Wes Anderson’s The Phoenician Scheme received middling scores on Screen’s Cannes jury grid while Kleber Mendonca Filho’s The Secret Agent impressed.
The Phoenician Scheme debuted with an average of 2.3 from the critics, including one four-star (excellent) from Le Monde’s Mathieu Macharet and a one-star (poor) from Time’s Stephanie Zacharek.
Click on the image above for the most up-to-date version of the grid.
The rest of the scores for Anderson’s latest espionage, with another starry ensemble including Benicio del Toro, Scarlett Johansson and Tom Hanks, comprised eight two-stars (average) and two three-stars (good).
It beats out the US director’s Asteroid City which landed with 2.2 in 2023 and matches that of 2021’s The French Dispatch on 2.3.
Critics were more impressed with Brazilian thriller The Secret Agent, scoring a 2.8 overall, enough for joint second place alongside Sound Of Falling.

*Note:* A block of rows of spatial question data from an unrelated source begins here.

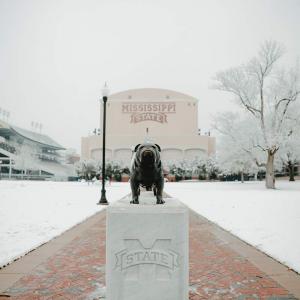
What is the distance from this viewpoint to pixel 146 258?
3.83 metres

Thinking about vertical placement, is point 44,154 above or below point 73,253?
above

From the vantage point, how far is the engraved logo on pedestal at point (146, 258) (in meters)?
3.82

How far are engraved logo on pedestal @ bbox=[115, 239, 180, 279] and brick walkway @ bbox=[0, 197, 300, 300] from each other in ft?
3.07

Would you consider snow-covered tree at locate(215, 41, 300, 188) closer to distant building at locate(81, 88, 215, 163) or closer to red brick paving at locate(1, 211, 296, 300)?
red brick paving at locate(1, 211, 296, 300)

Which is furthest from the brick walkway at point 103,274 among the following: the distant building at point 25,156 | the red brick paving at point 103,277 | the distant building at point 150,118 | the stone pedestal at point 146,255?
the distant building at point 150,118

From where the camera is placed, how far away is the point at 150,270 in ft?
12.6

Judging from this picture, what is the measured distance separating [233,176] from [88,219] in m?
48.2

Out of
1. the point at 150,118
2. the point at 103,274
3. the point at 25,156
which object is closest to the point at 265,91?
the point at 103,274

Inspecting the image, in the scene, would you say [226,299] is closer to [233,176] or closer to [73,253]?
[73,253]

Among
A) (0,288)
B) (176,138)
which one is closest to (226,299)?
(0,288)

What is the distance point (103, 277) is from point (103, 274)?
0.51 feet

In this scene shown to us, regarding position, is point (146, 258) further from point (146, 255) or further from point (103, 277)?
point (103, 277)

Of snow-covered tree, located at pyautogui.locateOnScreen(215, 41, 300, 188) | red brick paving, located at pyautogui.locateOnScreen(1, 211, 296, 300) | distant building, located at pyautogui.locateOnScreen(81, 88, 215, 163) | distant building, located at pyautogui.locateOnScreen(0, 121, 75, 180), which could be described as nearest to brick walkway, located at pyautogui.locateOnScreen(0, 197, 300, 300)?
red brick paving, located at pyautogui.locateOnScreen(1, 211, 296, 300)

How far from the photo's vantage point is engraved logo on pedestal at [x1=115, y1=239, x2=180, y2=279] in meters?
3.82
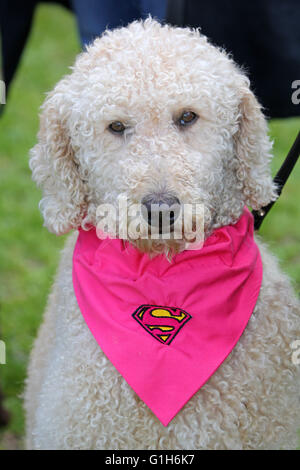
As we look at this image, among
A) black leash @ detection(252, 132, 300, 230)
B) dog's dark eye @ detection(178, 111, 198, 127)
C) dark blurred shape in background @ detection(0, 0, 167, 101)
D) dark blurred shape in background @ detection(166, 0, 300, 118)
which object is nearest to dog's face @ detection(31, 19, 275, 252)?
dog's dark eye @ detection(178, 111, 198, 127)

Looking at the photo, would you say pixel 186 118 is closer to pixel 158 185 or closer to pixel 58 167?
pixel 158 185

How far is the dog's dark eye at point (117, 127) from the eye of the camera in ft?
6.59

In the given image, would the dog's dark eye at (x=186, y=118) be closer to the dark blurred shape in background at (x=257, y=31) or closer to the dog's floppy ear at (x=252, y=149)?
the dog's floppy ear at (x=252, y=149)

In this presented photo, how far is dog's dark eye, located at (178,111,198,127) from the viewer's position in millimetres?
1995

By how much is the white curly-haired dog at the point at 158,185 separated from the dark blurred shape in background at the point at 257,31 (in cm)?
45

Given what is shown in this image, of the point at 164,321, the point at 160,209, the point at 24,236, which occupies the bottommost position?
the point at 24,236

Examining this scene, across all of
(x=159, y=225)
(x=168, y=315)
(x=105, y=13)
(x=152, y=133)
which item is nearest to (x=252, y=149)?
(x=152, y=133)

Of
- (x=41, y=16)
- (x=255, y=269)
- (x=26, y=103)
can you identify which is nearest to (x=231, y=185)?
(x=255, y=269)

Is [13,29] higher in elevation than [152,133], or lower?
lower

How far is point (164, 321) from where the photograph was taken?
2.15 m

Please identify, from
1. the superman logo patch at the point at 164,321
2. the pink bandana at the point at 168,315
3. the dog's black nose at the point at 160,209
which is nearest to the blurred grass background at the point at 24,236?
the pink bandana at the point at 168,315

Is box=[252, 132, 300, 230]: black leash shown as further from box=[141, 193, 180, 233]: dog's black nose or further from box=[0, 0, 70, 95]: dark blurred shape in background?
box=[0, 0, 70, 95]: dark blurred shape in background

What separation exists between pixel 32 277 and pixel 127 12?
195 cm

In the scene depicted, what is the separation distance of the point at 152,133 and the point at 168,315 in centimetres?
59
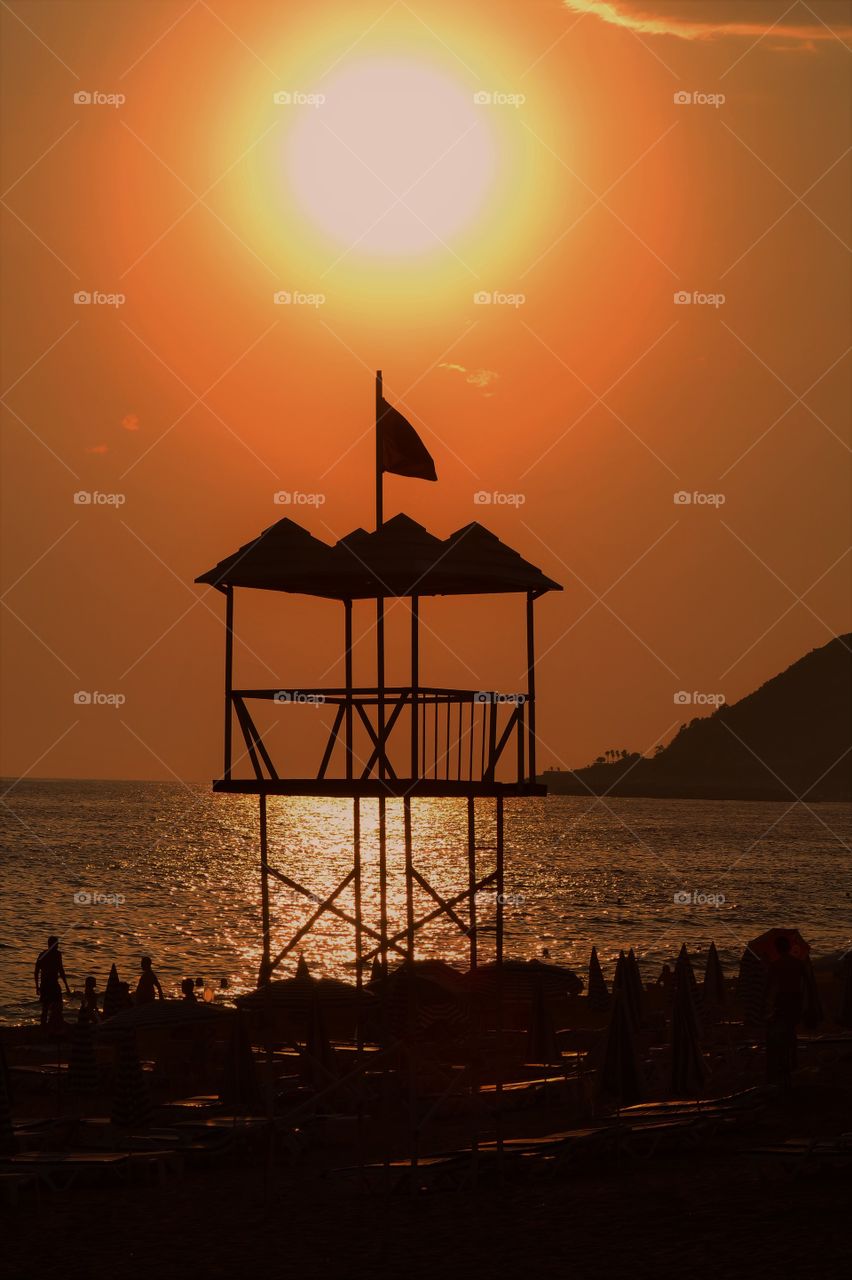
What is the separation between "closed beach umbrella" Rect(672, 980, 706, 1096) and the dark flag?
8.75m

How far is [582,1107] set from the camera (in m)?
23.3

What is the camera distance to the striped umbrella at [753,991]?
32688mm

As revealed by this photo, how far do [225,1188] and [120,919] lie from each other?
283 ft

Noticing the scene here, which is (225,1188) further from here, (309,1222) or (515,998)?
(515,998)

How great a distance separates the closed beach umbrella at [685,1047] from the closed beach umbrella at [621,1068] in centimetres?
93

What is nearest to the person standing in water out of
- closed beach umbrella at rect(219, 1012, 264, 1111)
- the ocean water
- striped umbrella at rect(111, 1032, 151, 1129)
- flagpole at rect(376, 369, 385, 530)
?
the ocean water

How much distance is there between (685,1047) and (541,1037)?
4.73 meters

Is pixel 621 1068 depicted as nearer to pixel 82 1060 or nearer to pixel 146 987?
pixel 82 1060

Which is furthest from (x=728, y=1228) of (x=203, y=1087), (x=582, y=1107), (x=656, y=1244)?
(x=203, y=1087)

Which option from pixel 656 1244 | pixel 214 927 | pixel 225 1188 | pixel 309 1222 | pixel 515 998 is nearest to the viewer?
pixel 656 1244

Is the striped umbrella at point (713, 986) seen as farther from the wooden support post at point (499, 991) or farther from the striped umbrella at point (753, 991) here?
the wooden support post at point (499, 991)

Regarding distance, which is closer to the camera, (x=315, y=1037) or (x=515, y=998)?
(x=315, y=1037)

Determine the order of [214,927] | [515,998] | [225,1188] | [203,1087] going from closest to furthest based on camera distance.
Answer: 1. [225,1188]
2. [203,1087]
3. [515,998]
4. [214,927]

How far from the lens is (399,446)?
20781 millimetres
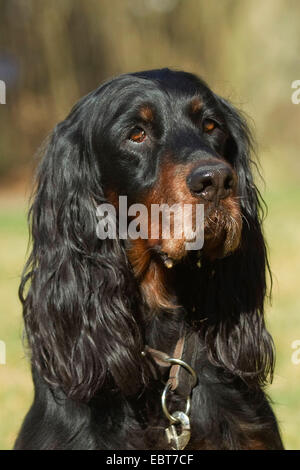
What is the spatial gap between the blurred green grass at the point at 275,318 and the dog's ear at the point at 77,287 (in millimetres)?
614

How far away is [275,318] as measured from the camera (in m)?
7.07

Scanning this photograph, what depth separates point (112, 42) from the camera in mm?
19406

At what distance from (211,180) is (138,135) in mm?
480

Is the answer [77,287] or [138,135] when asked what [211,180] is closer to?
[138,135]

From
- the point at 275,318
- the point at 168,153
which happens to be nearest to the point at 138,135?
the point at 168,153

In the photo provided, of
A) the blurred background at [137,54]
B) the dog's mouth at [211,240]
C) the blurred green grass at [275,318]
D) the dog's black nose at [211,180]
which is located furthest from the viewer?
the blurred background at [137,54]

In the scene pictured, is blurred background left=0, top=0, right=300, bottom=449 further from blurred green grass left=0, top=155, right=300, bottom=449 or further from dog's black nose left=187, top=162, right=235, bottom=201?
dog's black nose left=187, top=162, right=235, bottom=201

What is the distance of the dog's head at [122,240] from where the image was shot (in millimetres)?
3104

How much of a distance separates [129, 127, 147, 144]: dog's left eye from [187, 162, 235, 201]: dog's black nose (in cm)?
39

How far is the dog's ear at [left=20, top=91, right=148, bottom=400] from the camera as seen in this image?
10.3ft

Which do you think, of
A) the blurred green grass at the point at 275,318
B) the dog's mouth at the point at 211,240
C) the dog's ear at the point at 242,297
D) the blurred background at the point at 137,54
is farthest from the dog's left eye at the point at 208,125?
the blurred background at the point at 137,54

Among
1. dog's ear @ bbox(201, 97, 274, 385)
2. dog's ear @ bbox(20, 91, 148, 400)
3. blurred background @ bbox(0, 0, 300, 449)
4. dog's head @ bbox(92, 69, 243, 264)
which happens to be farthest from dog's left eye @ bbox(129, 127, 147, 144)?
blurred background @ bbox(0, 0, 300, 449)

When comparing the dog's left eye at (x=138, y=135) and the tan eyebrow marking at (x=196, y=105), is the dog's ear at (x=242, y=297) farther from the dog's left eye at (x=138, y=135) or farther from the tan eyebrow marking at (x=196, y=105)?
the dog's left eye at (x=138, y=135)
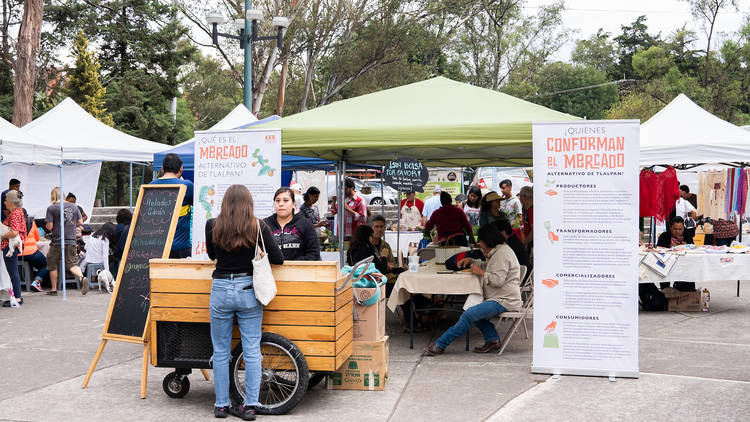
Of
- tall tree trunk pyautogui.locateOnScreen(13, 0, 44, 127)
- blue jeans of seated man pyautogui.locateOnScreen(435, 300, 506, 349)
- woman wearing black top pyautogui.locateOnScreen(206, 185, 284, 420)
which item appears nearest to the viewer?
woman wearing black top pyautogui.locateOnScreen(206, 185, 284, 420)

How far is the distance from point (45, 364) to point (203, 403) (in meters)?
2.24

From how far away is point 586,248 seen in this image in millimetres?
6148

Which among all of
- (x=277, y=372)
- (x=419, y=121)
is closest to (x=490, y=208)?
(x=419, y=121)

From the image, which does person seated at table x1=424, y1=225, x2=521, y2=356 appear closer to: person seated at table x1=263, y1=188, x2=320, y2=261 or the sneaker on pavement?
person seated at table x1=263, y1=188, x2=320, y2=261

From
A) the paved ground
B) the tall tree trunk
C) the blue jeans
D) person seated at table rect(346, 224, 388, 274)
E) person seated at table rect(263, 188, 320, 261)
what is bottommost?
the paved ground

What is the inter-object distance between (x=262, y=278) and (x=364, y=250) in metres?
3.68

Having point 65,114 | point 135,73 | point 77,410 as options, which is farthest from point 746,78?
point 77,410

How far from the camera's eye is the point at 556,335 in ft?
20.5

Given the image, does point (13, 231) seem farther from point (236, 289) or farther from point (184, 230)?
point (236, 289)

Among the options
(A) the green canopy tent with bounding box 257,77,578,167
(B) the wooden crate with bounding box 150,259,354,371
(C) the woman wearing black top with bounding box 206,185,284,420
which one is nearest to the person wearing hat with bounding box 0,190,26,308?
(A) the green canopy tent with bounding box 257,77,578,167

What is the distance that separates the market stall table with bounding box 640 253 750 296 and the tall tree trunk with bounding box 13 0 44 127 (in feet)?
48.0

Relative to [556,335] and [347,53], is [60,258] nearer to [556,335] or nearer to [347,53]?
[556,335]

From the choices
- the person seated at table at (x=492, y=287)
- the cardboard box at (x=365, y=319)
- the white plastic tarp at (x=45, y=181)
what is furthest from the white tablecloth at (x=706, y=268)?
the white plastic tarp at (x=45, y=181)

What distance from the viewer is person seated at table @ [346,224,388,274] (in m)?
8.41
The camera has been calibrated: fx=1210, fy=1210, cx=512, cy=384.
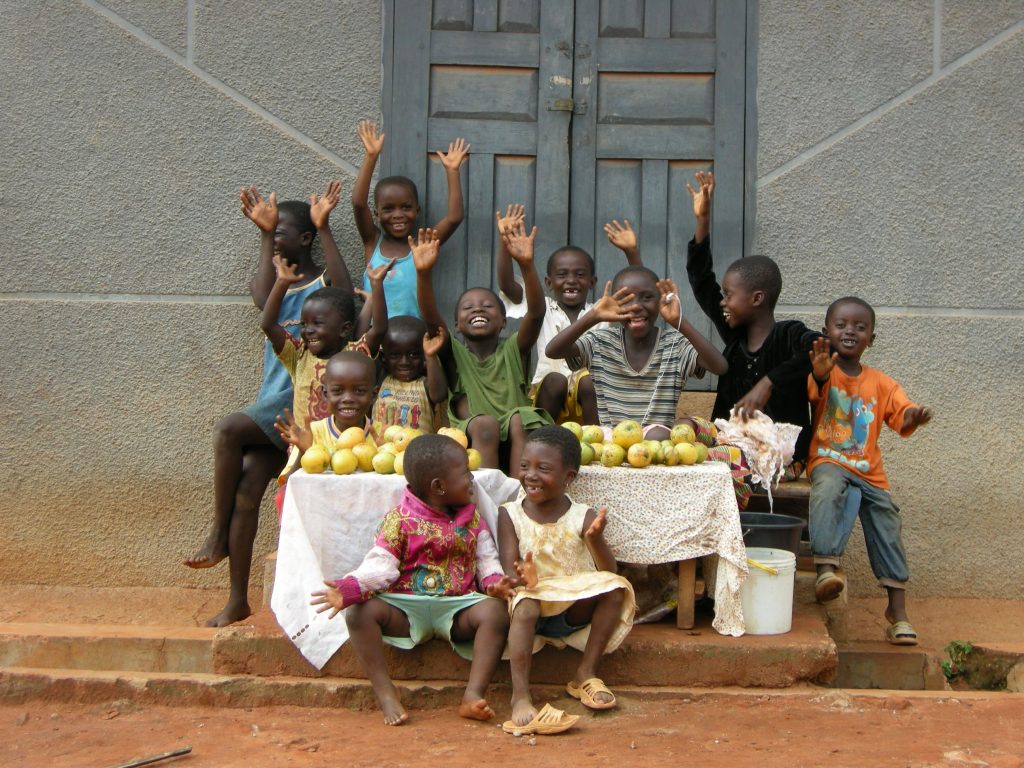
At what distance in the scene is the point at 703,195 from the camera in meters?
5.66

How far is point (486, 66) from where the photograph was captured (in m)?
6.23

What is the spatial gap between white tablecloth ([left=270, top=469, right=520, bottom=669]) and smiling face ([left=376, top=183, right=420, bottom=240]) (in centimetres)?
175

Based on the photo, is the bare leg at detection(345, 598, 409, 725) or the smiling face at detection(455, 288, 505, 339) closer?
the bare leg at detection(345, 598, 409, 725)

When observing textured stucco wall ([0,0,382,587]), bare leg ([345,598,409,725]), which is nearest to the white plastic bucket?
bare leg ([345,598,409,725])

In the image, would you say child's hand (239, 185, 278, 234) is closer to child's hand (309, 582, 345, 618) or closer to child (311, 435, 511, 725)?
child (311, 435, 511, 725)

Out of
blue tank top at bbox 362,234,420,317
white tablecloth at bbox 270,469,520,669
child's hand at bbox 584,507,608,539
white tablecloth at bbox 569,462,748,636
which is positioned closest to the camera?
child's hand at bbox 584,507,608,539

The film, set during the 1977 dictatorship, received three four-stars from The Guardian’s Peter Bradshaw, The New Yorker’s Justin Chang and Bangkok Post’s Kong Rithdee. This was alongside four three-stars and five two-stars.
It is up on Filho’s last Competition entry Bacurau which scored 2.6 back in 2019.
The next scores to land on the jury grid will be Tarik Saleh’s Eagles Of The Republic and Julia Ducournau’s Alpha.